MATERIAL FOR THIS TASK START

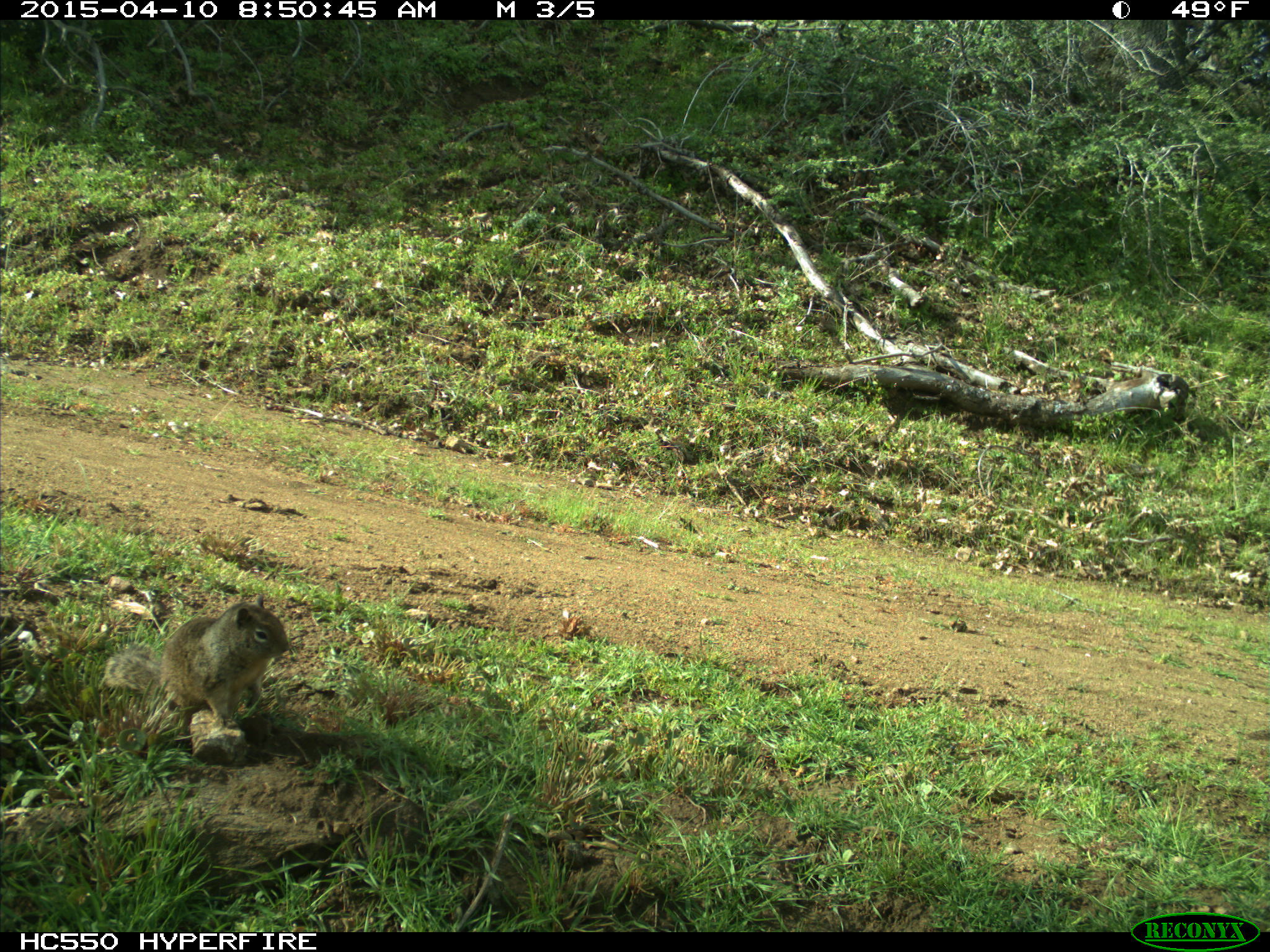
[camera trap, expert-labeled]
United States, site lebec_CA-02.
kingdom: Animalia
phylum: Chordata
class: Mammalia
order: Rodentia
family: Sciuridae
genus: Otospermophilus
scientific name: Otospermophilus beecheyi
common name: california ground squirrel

MATERIAL FOR THIS TASK END
MATERIAL FOR THIS TASK START

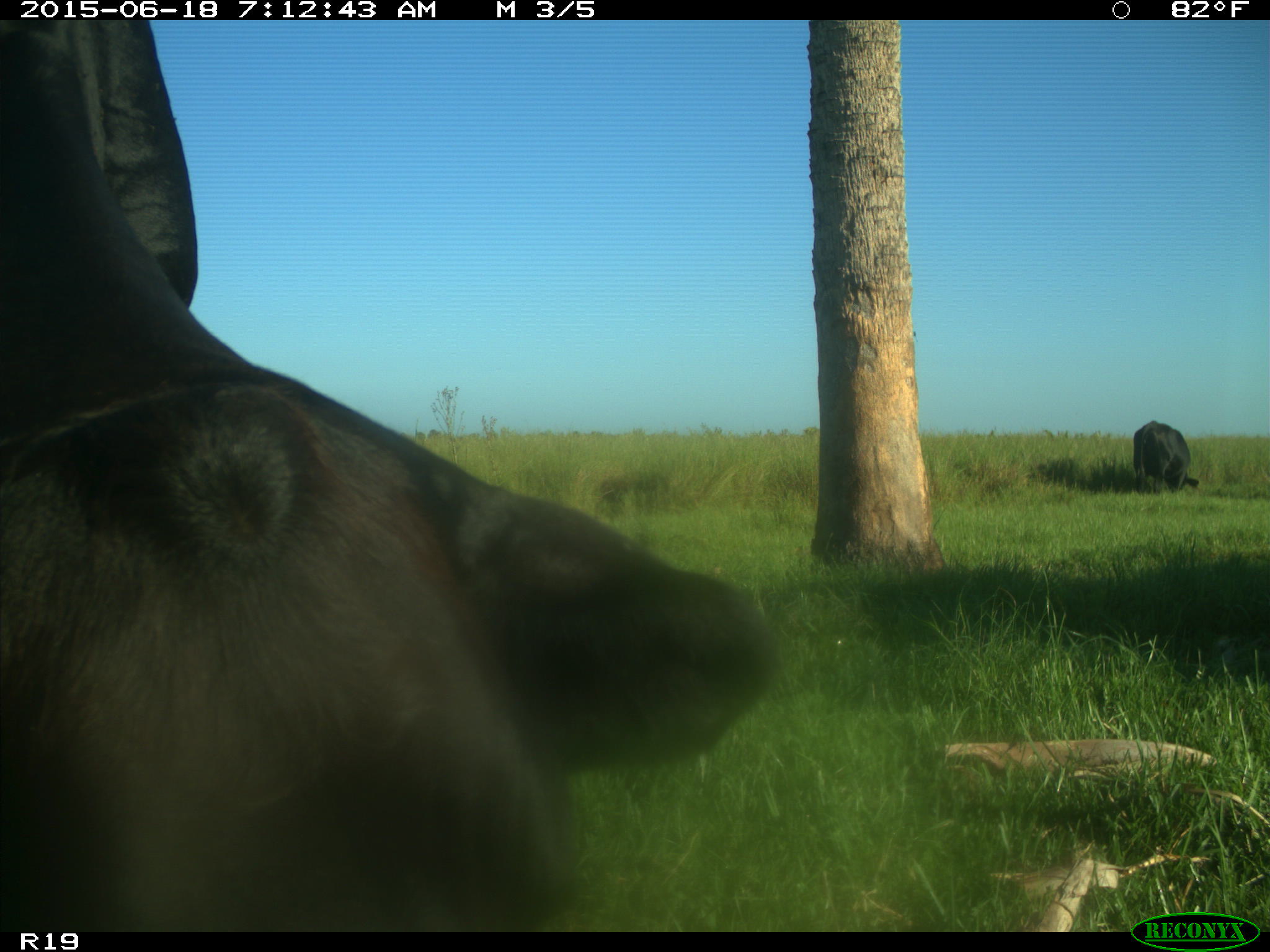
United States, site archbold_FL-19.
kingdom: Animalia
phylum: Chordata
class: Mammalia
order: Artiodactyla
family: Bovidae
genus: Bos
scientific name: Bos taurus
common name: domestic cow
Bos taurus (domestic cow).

MATERIAL FOR THIS TASK END

### [ABOUT THIS TASK]
From the data above, gather every line that includes the word "site".

### [WORKED SOLUTION]
United States, site lebec_CA-02.
United States, site archbold_FL-19.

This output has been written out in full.